*Latihan*
1. Tuliskan ulang bagian kisah mantan pecandu ganja di bawah, dari "Kisah Pecandu dan" sampai "sekitar tahun 1981.".
2. Lanjutkan kisah mantan pecandu ganja di bawah setelah kalimat terakhir yang tercantum.

*Teks Sumber*
__________________________________________________

Home

Juni 24, 2011

Kisah Pecandu dan Mujahidin

Kajian agama inilah yang akhirnya menguatkan saya. Bagaimana tidak, selama saya dipenjara, saya tertimpa masalah lainnya. Istri yang harusnya menjadi penjaga harta suaminya dan keluarga, ternyata menikah lagi.

Seorang pecandu ganja, akhirnya menemukan jalan terang setelah bertemu dengan mujahidin di dalam penjara.

Panggil saja saya Asep (bukan nama sebenarnya, red). Saya mantan pecandu ganja. Saya pernah terjerumus sebagai pengguna dan bandar ganja. Saya sudah menggunakan ganja sejak duduk di bangku Sekolah Menengah Pertama (SMP) sekitar tahun 1981.

Saya menggunakan ganja karena tersesat di dalam pergaulan, bukan karena frustasi atau putus cinta. Saat itu, ganja sudah menjadi life style buat saya. Awalnya  saya menghisap ganja hanya sekadar ingin tahu bagaimana rasanya. Tapi ternyata, saya lama-lama jadi ketagihan. Tidak terasa, saya ketagihan sampai usia saya 30 tahun dan masuk penjara.

Pada mulanya ganja saya dapatkan dengan gratis. Kemudian, setelah ketagihan, saya jadi sering beli. Apalagi teman-teman saya juga banyak yang menjadi “setan”. Mereka selalu mempengaruhi saya untuk terus mengkonsumsi ganja.

Waktu saya SMP dulu, ganja masih terbilang sangat murah, karena masih terjangkau dengan uang jajan saya. Kalau saya ada uang, pasti akan beli. Harganya dulu sekitar lima ratus rupiah saja. Namun kalau sedang tidak punya uang jajan dan kepepet karena sudah sakaw, kadang uang untuk bayaran sekolah pun saya pakai untuk membeli ganja.

Selain menggunakan ganja, saya juga mengkonsumsi minuman keras. Orang tua saya pernah berpikir saya terkena kelainan jiwa gara-gara sering sakaw. Maklumlah, zaman dulu informasi tentang dampak akibat kecanduan obat-obat terlarang itu masih belum banyak. Saya pun sempat dibawa ke dokter. Dan untungnya, dokternya mengatakan saya normal.

__________________________________________________

*Bahan*
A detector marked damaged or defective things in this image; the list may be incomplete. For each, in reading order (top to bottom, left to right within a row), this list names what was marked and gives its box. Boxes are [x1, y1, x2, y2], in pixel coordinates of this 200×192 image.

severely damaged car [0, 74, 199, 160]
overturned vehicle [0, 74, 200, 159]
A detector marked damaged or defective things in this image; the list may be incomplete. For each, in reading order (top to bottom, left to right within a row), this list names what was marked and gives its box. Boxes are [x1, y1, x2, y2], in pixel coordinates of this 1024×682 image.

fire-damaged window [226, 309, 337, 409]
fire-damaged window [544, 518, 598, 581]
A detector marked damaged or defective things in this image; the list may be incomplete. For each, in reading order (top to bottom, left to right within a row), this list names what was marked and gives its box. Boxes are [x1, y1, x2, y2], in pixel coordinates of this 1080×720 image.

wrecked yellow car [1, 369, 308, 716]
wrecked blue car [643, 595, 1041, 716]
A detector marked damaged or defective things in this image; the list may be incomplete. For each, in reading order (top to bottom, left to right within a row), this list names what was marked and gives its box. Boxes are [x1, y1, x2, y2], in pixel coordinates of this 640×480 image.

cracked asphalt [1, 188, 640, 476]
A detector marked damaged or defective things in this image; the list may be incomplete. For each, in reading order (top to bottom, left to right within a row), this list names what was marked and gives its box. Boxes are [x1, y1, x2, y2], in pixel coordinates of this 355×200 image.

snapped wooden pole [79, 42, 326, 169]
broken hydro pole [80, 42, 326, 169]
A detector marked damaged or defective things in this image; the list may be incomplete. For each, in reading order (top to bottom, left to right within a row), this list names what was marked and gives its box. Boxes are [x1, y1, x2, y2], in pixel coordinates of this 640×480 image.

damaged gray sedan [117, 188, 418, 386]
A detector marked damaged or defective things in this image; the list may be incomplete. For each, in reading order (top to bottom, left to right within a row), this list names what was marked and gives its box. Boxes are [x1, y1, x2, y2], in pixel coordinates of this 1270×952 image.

__________________________________________________

*Hasil Latihan*
1.
Kisah Pecandu dan Mujahidin

Kajian agama inilah yang akhirnya menguatkan saya. Bagaimana tidak, selama saya dipenjara, saya tertimpa masalah lainnya. Istri yang harusnya menjadi penjaga harta suaminya dan keluarga, ternyata menikah lagi.

Seorang pecandu ganja, akhirnya menemukan jalan terang setelah bertemu dengan mujahidin di dalam penjara.

Panggil saja saya Asep (bukan nama sebenarnya, red). Saya mantan pecandu ganja. Saya pernah terjerumus sebagai pengguna dan bandar ganja. Saya sudah menggunakan ganja sejak duduk di bangku Sekolah Menengah Pertama (SMP) sekitar tahun 1981.

2.
Saya terus mengkonsumsi ganja sampai bangku Sekolah Menengah Atas (SMA). Ada sensasi tersendiri ketika saya menghisap asap laknat. Dan itulah yang membuat saya begitu “mencintai” ganja, sehingga tidak ingin kehilangan sensasinya. Ya, hanya ganja. Tidak ada “barang” yang lainnya. 

Di bangku SMA, saya semakin “menggila”. Ditambah lagi saya satu tongkrongan dengan adik dari seorang artis layar lebar yang keluarganya memang terkenal kontroversial. Tapi saya tidak peduli dengan latar belakang keluarganya. Kami berkawan dekat, kemana-mana selalu berdua. Itu pun karena punya kepentingan yang sama, menghisap ganja.

Pakai ganjanya juga semakin sembarangan, tidak pakai dosis-dosisan. Kadang-kadang kita gantian belinya. Kalau saya punya uang, saya yang beli. Kalau kawan saya itu – sebut saja Budi - yang punya uang, maka dia yang belikan.

Hingga akhirnya, karena begitu kecanduan, saya pun tidak pernah menyelesaikan jenjang SMA saya. Saat kelas dua, saya berhenti sekolah. Saya jadi luntang-lantung, tidak pernah pulang. Hidup di jalanan, di pasar, di terminal, di stasiun, di mana-manalah.  Tiap hari kerjanya cuma mabuk, begadang, mabuk, begadang. Benar-benar tidak berguna sama sekali.

Tapi saya tidak sendiri. Saya selalu bersama-sama Budi. Bisa dibilang, Budi memang yang paling brutal di antara kawan-kawan saya. Tapi dia juga teman bisnis saya. Karena selain saya luntang-lantung di jalanan bareng Budi, saya juga membangun bisnis jual-beli ganja dengan dia. 

Sakaw itu sungguh menyiksa. Kalau sedang kepingin tapi tidak ada barangnya, saya bisa jadi “menggila”. Parahnya, kadang saya sampai mencuri uang keluarga saya demi bisa menikmati barang laknat itu.

Karena sering sakaw itulah akhirnya membuat saya memutuskan untuk berbisnis ganja. Oleh karenanya, saya meminjam modal kepada Budi. Kita berdua jualan barang ini, sekaligus menjadi stockist untuk kebutuhan kita sendiri.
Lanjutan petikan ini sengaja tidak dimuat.